/ 3 June 2009

Zuma makes ‘mall-marks’

Will historians looking back over President Jacob Zuma’s five years in office talk about the ”mall-marks” — rather than hallmarks — of his administration?

Last Sunday he chose Soweto’s Maponya Mall for his first presidential walkabout, and followed this by opening the Pan African Mall in Alexandra. His speeches highlighted consumerism and self-aggrandisement as benchmarks of freedom.

At Maponya Mall, Soweto’s first such centre, Zuma said: ”I came here because I wanted to see the shopping mall, because this tells a new story. Here you can walk into world-class shops and buy what you want.
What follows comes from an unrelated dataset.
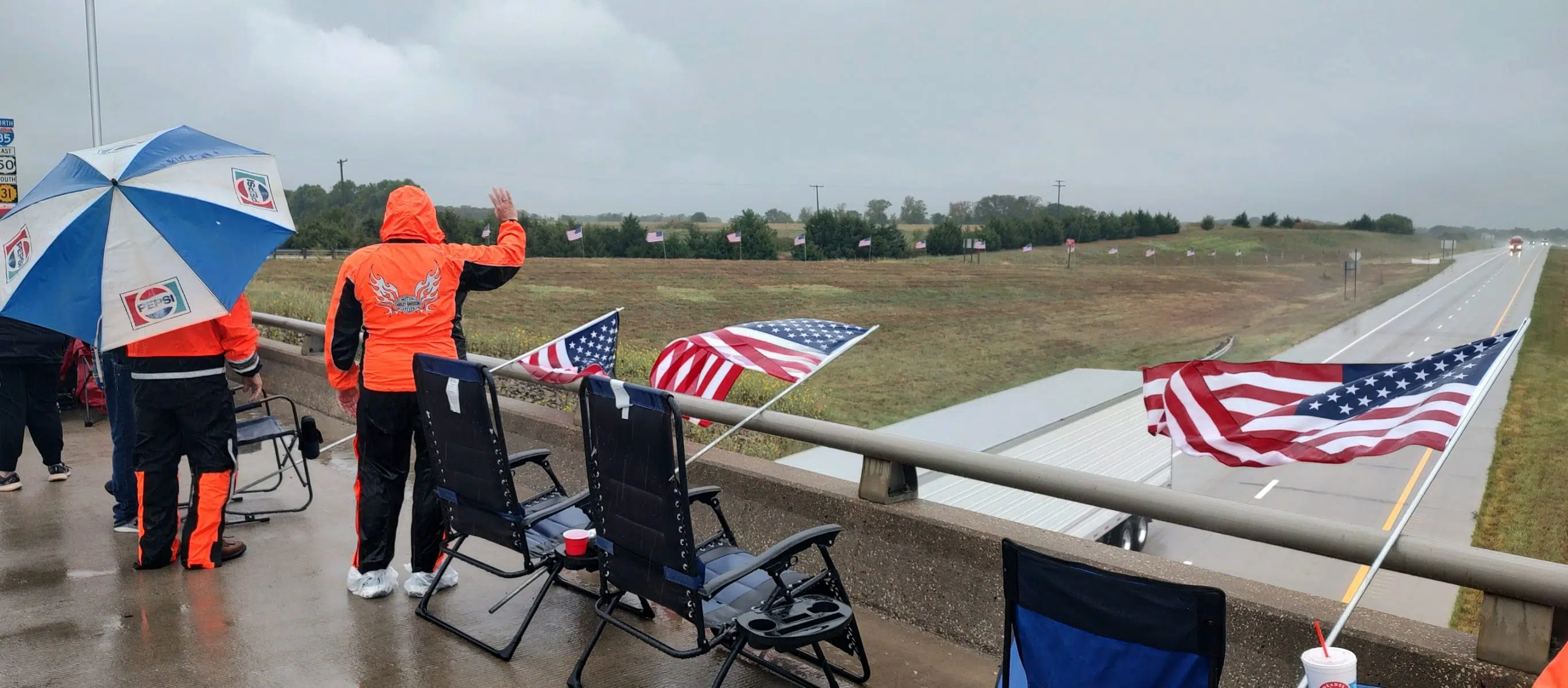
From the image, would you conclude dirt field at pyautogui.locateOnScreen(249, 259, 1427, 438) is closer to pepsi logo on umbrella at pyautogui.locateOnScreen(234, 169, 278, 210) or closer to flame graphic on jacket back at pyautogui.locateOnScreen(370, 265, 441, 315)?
pepsi logo on umbrella at pyautogui.locateOnScreen(234, 169, 278, 210)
You don’t have to go to town, or Northgate, Southgate, Eastgate or Westgate. This is a story of our freedom.”

Presidential reigns can sometimes be characterised by a single, all-encapsulating utterance. In the case of former president Thabo Mbeki’s nurturing of a voracious strugglista bourgeoisie, it was Smuts Ngonyama’s ”I didn’t struggle to be poor.”

The early signs are that Zuma’s may be ”Let them eat franchise chicken wings — And lay-bys and debt to multinational retailers can’t be such a bad thing.”
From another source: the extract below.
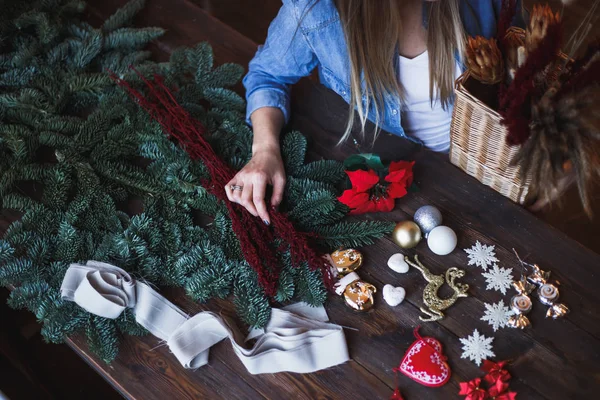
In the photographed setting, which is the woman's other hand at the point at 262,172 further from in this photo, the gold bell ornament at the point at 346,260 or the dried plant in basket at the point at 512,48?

At the Pan African Mall, Zuma and Gauteng Premier Nomvula Mokonyane bleated on about job creation and the financial injection into ”ekhasi” which this integrated mall and taxi facility — the first of its kind — will bring . But comrades in the catering workers’ union Saccawu may beg to differ. They’ve been fighting a long-running battle against multinational retailers such as Shoprite Checkers — usually the anchor tenants in malls — centred on oppressive labour practices and the casualisation of labour.
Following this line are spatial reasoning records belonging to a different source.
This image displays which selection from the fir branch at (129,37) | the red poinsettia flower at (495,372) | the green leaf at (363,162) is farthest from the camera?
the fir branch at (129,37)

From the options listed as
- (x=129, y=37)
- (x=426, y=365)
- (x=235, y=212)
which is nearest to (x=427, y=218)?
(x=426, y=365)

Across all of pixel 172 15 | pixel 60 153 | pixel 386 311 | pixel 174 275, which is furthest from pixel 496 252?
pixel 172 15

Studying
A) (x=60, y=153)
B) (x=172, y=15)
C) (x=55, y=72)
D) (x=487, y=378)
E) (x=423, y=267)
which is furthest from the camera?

In Durban, the municipality appears eager to replace the Early Morning Market in Warwick Triangle with a shopping mall. About 8 000 informal jobs, including informal traders and barrow operators, are likely to give way to chain stores. At the time of going to press the city had reneged on an agreement reached earlier in the week that all plans would be put off until further consultation with stakeholders.

On Thursday city officials notified vendors that they had to move out in two days’ time. The municipality appears keen to develop the mall with indecent haste. This may have less to do with ”urban rejuvenation” than with regulating economic flow from the informal economy into the hands of a few. Researchers estimate pavement traffic in the Warwick area at close to 400 000 people a day. And the annual turnover in the area a few years ago was close to R1-billion.

Sometimes in the ”national democratic revolution” the more things change, the more they stay the same. And the poor would prefer chicken wings to coq au vin, anyway.